** EXTRACTED INFORMATION follows **
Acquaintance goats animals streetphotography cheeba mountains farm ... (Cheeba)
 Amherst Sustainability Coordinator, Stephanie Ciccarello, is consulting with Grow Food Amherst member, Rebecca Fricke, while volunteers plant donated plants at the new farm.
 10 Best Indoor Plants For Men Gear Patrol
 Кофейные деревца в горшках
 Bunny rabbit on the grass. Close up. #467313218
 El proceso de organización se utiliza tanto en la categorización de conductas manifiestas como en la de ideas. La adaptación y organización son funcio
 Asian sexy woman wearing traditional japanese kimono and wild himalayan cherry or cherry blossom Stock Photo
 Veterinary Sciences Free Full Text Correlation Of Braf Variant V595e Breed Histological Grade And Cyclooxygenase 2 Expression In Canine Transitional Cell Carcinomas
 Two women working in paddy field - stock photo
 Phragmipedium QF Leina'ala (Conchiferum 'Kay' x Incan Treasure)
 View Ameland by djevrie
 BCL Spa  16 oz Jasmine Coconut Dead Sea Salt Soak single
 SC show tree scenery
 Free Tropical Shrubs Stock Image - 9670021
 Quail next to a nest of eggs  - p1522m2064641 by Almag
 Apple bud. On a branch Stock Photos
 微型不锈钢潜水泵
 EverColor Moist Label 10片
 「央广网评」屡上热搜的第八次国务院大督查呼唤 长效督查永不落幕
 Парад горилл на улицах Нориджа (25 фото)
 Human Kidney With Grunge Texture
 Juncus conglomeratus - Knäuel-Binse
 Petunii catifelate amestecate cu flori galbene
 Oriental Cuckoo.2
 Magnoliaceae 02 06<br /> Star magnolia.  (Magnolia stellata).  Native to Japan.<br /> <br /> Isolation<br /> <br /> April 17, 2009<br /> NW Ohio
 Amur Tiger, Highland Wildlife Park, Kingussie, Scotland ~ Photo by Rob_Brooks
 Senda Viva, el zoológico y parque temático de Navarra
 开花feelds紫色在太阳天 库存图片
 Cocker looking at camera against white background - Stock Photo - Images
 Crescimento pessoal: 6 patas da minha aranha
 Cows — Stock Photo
** End of EXTRACTED INFORMATION **
- [ASSIGNMENT] Output the entries above word for word.

- [SOLVED EXERCISE]
Acquaintance goats animals streetphotography cheeba mountains farm ... (Cheeba)
 Amherst Sustainability Coordinator, Stephanie Ciccarello, is consulting with Grow Food Amherst member, Rebecca Fricke, while volunteers plant donated plants at the new farm.
 10 Best Indoor Plants For Men Gear Patrol
 Кофейные деревца в горшках
 Bunny rabbit on the grass. Close up. #467313218
 El proceso de organización se utiliza tanto en la categorización de conductas manifiestas como en la de ideas. La adaptación y organización son funcio
 Asian sexy woman wearing traditional japanese kimono and wild himalayan cherry or cherry blossom Stock Photo
 Veterinary Sciences Free Full Text Correlation Of Braf Variant V595e Breed Histological Grade And Cyclooxygenase 2 Expression In Canine Transitional Cell Carcinomas
 Two women working in paddy field - stock photo
 Phragmipedium QF Leina'ala (Conchiferum 'Kay' x Incan Treasure)
 View Ameland by djevrie
 BCL Spa  16 oz Jasmine Coconut Dead Sea Salt Soak single
 SC show tree scenery
 Free Tropical Shrubs Stock Image - 9670021
 Quail next to a nest of eggs  - p1522m2064641 by Almag
 Apple bud. On a branch Stock Photos
 微型不锈钢潜水泵
 EverColor Moist Label 10片
 「央广网评」屡上热搜的第八次国务院大督查呼唤 长效督查永不落幕
 Парад горилл на улицах Нориджа (25 фото)
 Human Kidney With Grunge Texture
 Juncus conglomeratus - Knäuel-Binse
 Petunii catifelate amestecate cu flori galbene
 Oriental Cuckoo.2
 Magnoliaceae 02 06<br /> Star magnolia.  (Magnolia stellata).  Native to Japan.<br /> <br /> Isolation<br /> <br /> April 17, 2009<br /> NW Ohio
 Amur Tiger, Highland Wildlife Park, Kingussie, Scotland ~ Photo by Rob_Brooks
 Senda Viva, el zoológico y parque temático de Navarra
 开花feelds紫色在太阳天 库存图片
 Cocker looking at camera against white background - Stock Photo - Images
 Crescimento pessoal: 6 patas da minha aranha
 Cows — Stock Photo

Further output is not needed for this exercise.